Diagnostics always has politics, and it always has stakes; this is the case whether it’s being undertaken by a doctor or by an algorithm. What changes when an algorithm does it, apart from the scale at which it operates, is, in part, the diagnostic method: the mechanisms of perception and computing that shape what an AI system can do and correspondingly shapes what diagnostic criteria count once it is widely deployed.

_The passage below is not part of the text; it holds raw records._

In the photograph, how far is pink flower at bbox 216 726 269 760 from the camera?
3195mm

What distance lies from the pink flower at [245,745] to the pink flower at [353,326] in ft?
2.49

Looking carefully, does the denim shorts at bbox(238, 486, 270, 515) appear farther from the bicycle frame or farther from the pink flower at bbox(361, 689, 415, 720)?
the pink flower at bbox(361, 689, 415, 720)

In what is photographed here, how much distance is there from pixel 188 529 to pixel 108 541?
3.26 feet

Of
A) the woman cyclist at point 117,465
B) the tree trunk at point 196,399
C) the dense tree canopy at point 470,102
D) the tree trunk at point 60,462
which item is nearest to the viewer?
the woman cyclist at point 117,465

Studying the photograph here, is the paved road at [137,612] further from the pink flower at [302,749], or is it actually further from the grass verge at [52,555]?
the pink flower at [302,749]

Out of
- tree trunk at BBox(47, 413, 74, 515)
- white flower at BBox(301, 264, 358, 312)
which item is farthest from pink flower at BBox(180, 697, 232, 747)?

Let’s suppose that a system succeeds in making diagnoses of a particular condition and we therefore deploy it everywhere a doctor is (and everywhere a doctor isn’t, but should have been). This might look like success, both for the idea of algorithmic medicine and the idea of medicine, full stop. But precisely because the algorithmic system is now part of diagnostic practice, its dependencies (and developers) become parties that factor into and are involved in future changes to the diagnosis itself. Suddenly we have AI not only measuring but shaping the determination of what is being measured. The map begins to redraw the territory.
So for example, if new research were to reveal that new modalities of information — auditory, say, or conversational — are vital to understanding autism, it would make theoretical sense to put that in the DSM criteria. But from a practical standpoint, it would be a waste: If the established systems for diagnosing can’t accommodate this information because we’ve built diagnostic practice around algorithms optimized for vision, investing in research into it becomes an order of magnitude harder to justify. Altering the DSM to take it into account would be even more difficult.
This lock on diagnostics is not the outcome that developers are aiming for: They don’t want control over what counts as a condition. But this outcome arises not because of any failure of fairness or accuracy or intention but simply because intervening in medical practice means intervening: It means making yourself party to a whole network of pragmatic considerations not captured in formal diagnostic criteria and then playing a role in reshaping those considerations and needs. To a certain degree, unintended consequences are guaranteed with every action we take; as Louise Amoore has written in considering algorithmic accountability, this applies to AI too.
We will always, then, be surprised by some of what happens. But we don’t need to be surprised that there are surprises. We don’t know precisely how the integration of medical AI will play out, how the politics will unfold. Approaches to diagnosis — and AI in general — need development processes that remain alive to the always unfolding politics and contingencies. They should be premised on thick and rich engagement with the people subject and party to the infrastructures already in place, not imposed from without. If developers spent 15 seconds with doctors, with medical sociologists, or hell, for once in their lives, with autistic people ourselves, the fact that there will be surprises would not catch them unawares. They would be more prepared for the unexpected and in better community when it arrives.